● **Supplied passage**:

Title: “In vivo voltage imaging of striatal neuron activity during movement”
Xue Han, PhD – BME (Advisor, Chair)
John White, PhD – BME
Jerome Mertz, PhD – BME
Michael Hasselmo, PhD – Psychological and Brain Sciences
The basal ganglia circuit has long been recognized as an important regulator for movement in the brain1,2. Dysfunction of this circuit can result in motor disorders such as Parkinson’s and Huntington’s disease. The striatum, the largest nucleus of the basal ganglia, is critical for normal motor control and is implicated in the pathology of various movement disorders. The vast majority (~95%) of striatal neurons are inhibitory medium spiny projection neurons (MSNs), which are often classified into two groups based on their dopamine receptor expression (D1-MSNs and D2-MSNs). The remaining 5% are GABAergic and cholinergic interneurons, thought to modulate striatal function by regulating the output projecting MSNs. Recently, it has been reported that both striatal MSNs and interneurons are modulated during movement and that cholinergic interneurons (ChIs) in particular promote movement termination by synchronizing MSN activities. ChIs are also thought to contribute to oscillatory dynamics in normal and pathological striatal circuits, with ChI stimulation resulting in increased beta frequency (~15-30Hz) oscillations in striatal local field potential (LFP) recordings, as well as decreased locomotion akin to deficits observed in Parkinson’s disease. Current techniques fall short of demonstrating how ChIs can coordinate their activity to influence MSNs and subsequent motor output, due to the inability to record both spiking and subthreshold activity from multiple cells simultaneously during movement. The goal of the proposed research is to develop the use of a novel genetically-encoded voltage sensor to probe the spiking and subthreshold activity of striatal neurons during locomotion. At the conclusion of this study, we hope to better understand how striatal neurons, particularly ChIs, coordinate motor activity. Such an understanding could provide valuable insight into the basis of cholinergic signaling in the brain, as well as strategies for intervention in basal ganglia circuit disorders. Additionally, I expect the novel voltage imaging techniques deployed here to have a broad impact on systems neuroscience, motivating future voltage imaging analysis of a variety of neural circuits involved in behavioral and pathological paradigms.

(Phrase grounding data)
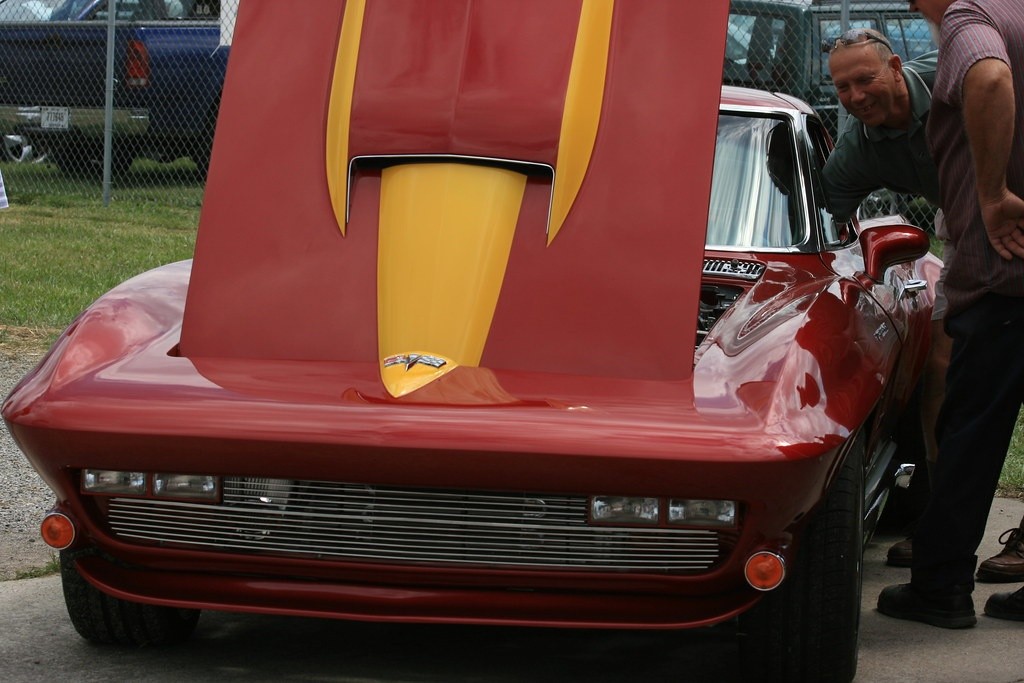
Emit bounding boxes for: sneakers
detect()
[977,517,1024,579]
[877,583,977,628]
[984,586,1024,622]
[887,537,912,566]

--

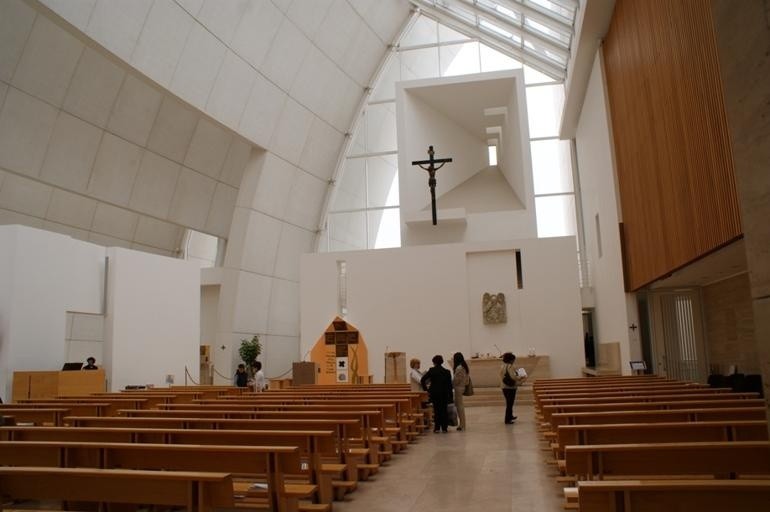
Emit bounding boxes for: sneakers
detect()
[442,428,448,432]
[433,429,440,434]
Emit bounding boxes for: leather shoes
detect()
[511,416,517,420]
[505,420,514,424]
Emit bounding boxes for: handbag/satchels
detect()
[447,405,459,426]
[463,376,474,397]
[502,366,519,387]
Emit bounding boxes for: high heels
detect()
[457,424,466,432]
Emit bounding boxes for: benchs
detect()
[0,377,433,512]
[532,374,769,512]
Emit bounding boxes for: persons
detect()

==

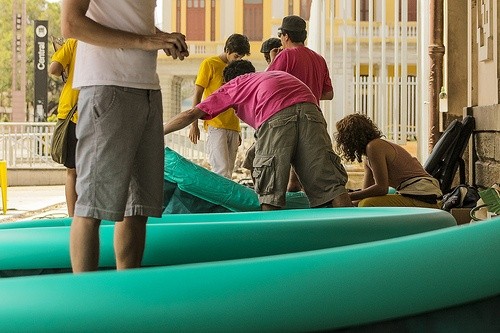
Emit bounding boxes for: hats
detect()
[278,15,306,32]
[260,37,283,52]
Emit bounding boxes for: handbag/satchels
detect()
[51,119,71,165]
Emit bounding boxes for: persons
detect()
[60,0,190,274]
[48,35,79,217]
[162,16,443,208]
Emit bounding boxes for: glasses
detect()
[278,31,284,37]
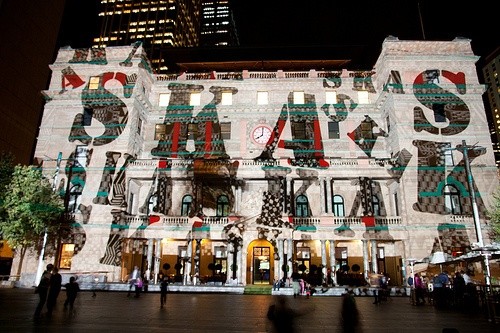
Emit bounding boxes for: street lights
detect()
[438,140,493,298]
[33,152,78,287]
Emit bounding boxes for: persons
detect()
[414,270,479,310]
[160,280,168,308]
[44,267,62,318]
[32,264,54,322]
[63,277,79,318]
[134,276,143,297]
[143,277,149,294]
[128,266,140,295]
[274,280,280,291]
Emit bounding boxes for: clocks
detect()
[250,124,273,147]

● **Action item**: Please state what share of striatal neurons the passage on striatal voltage imaging says are medium spiny projection neurons. You don't need these lines.

● **Solution to the problem**: The vast majority, about 95%.